By: Sophia Tuinman, Colin Wang, Francesca Delmolino
We restructured our accelerometer data (all_accelerometer_data_pids_13.csv
) and reconciled it with the TAC data (clean_tac.csv
) of the 13 viable participants. After processing the data, we assigned binary classifications to each reading [0 (not-intoxicated), 1 (intoxicated)] where intoxicated is when TAC >= 0.08. Lastly, with this processed data, We used upsampling to fill in the sporadic data readings to fill in those gaps. Our method was: a participant is sober until their first intoxicated reading, and their intermediate synthetic readings will have the intoxicated classification until their next non-intoxicated reading from the TAC monitors (the non-synthetic data).
Last Observation Carried Forward (LOCF): Replaces missing values with the last known value. Works well for data with rising or constant trends, but can distort trends if they change direction.
Originally the dataset was about ~82.5% sober, what we did was then extract a subset of the data so that for each participant we had ~60% sober and ~30% intoxicated.

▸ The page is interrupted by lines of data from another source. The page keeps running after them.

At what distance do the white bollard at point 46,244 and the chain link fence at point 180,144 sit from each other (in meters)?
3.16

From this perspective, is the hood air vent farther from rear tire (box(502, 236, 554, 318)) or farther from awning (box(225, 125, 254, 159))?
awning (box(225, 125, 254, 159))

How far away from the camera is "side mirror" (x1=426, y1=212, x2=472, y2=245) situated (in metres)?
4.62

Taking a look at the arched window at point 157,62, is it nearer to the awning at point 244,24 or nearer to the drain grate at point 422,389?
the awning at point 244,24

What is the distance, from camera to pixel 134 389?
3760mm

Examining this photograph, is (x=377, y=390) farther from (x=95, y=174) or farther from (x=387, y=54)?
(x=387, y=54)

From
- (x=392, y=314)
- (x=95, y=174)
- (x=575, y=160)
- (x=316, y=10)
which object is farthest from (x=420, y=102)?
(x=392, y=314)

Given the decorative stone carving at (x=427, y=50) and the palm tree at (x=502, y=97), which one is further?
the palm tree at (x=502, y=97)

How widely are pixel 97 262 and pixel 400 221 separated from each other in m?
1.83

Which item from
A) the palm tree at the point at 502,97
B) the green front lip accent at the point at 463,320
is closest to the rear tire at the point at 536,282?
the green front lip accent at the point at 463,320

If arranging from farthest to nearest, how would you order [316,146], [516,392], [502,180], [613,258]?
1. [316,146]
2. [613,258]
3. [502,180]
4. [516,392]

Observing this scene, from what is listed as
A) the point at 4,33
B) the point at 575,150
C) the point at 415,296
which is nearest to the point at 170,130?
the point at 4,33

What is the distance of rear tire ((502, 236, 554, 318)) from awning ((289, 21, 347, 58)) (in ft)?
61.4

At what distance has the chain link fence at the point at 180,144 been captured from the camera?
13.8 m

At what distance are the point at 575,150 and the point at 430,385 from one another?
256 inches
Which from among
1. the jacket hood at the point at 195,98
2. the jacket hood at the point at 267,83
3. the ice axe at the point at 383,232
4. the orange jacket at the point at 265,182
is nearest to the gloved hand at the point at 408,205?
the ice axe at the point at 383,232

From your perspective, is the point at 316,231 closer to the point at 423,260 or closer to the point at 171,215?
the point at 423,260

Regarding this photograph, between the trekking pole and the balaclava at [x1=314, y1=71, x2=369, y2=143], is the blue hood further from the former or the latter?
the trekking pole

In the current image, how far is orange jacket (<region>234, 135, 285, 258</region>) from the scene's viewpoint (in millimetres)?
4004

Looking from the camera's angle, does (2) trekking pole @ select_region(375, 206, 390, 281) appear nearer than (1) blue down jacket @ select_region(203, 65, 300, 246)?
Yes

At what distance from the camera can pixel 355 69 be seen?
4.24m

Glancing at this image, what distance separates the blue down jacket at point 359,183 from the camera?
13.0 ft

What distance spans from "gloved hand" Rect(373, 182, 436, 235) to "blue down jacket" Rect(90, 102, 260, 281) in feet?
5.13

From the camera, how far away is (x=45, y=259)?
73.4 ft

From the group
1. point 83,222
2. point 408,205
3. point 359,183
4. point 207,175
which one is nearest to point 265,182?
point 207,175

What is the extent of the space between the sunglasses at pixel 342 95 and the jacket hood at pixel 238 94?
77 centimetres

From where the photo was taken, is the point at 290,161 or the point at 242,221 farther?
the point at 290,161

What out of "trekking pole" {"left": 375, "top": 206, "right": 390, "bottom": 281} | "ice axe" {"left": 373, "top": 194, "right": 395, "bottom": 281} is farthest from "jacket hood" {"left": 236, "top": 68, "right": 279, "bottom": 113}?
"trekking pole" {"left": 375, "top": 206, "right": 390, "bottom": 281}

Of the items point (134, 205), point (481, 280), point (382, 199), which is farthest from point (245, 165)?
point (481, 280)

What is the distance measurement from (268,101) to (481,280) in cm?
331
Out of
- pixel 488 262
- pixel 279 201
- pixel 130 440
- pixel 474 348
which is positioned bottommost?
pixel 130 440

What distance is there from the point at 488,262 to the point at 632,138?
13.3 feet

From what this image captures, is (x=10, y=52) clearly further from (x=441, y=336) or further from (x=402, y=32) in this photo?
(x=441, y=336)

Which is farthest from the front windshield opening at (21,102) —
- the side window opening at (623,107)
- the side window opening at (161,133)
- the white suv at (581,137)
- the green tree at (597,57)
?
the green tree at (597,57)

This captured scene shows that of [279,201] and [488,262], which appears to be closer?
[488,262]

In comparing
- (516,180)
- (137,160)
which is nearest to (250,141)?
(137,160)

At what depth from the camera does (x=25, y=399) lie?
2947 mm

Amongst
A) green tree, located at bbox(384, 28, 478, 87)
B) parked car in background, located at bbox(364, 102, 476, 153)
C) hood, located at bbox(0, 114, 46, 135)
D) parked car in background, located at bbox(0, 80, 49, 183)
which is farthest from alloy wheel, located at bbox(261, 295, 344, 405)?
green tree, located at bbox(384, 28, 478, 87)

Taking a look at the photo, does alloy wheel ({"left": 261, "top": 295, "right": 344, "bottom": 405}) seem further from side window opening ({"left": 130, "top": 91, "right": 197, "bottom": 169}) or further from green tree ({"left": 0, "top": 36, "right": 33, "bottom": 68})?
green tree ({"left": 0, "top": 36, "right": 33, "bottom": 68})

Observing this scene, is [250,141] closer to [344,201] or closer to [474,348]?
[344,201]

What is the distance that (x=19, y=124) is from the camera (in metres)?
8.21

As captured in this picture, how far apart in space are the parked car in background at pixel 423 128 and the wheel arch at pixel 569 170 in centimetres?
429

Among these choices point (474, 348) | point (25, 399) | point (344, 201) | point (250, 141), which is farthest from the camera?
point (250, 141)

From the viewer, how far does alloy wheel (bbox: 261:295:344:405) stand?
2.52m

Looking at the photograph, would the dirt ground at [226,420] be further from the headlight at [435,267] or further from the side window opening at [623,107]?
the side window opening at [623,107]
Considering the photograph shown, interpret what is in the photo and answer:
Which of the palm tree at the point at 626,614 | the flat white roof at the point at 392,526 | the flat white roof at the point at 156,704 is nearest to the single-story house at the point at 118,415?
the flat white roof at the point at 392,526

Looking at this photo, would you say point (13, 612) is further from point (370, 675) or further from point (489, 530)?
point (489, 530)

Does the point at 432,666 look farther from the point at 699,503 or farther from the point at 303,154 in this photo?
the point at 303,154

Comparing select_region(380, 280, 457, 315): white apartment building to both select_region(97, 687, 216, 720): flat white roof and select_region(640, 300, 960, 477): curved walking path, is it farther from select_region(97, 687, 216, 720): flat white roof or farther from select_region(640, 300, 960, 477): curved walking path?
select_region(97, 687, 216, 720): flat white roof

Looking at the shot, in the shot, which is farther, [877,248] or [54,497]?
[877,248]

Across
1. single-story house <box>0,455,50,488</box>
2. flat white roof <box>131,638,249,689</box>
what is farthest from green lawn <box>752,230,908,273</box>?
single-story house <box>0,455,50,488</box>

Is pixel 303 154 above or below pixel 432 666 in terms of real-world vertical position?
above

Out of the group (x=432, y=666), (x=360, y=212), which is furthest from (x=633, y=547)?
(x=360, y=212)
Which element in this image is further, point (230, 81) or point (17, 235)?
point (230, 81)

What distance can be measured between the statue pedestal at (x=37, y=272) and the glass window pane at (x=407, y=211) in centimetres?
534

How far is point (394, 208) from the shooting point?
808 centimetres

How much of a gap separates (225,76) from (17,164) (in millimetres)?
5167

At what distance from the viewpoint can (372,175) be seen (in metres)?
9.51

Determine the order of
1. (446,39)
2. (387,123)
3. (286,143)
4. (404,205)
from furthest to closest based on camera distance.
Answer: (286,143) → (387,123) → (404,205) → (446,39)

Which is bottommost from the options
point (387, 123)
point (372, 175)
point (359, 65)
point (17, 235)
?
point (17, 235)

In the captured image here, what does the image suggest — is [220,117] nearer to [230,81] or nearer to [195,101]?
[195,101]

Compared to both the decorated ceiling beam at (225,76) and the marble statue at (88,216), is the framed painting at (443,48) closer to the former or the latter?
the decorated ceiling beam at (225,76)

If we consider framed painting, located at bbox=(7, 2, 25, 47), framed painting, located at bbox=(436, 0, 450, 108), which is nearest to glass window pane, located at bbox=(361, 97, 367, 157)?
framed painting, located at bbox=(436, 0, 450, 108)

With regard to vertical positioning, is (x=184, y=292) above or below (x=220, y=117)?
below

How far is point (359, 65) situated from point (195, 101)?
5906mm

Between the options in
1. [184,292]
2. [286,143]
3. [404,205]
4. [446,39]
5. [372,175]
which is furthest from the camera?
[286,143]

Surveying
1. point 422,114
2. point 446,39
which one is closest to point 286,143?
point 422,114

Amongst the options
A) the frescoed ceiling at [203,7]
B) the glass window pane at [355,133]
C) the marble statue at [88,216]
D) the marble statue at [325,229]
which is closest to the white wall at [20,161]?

As our next step, we used our data to generate features. To do this, we grouped our data into 4-second windows and labeled each window with the last TAC label. For each window, we calculated mean, standard deviation, median, zero crossing rate, and absolute max features for each of the x, y, z, and magnitude (except for zero crossing rate), while the spectral features were calculated on the fast Fourier transforms conducted on x + y + z of the accelerometer data.
These features, and their corresponding labels, were used as inputs for our baseline random forest model and gradient boosting model. For our training and testing of our data, we used 13-folds where each iteration isolated a participant’s data to be used for testing. This allows for our models to learn from a substantial amount of data, capturing patterns and trends present in the time series.
Our Random Forest Baseline produced an average accuracy of 81%, surpassing the performance of the original study (77.5%). However, upon further investigation, we found that it struggled in accurately predicting intoxicated ratings. To remedy this, we worked to balance the data by sampling less sober data that may not be predictive. To assess its performance rigorously, we implemented leave-one-out cross-validation with 13 folds, systematically designating one participant's data as the test set in each iteration. Notably, we obtained a notably high accuracy score of 90% with participant MC7070 as our test subject. We attribute this success to the more balanced ratio of intoxicated versus sober readings in MC7070's data, highlighting the importance of data balance in achieving accurate predictions.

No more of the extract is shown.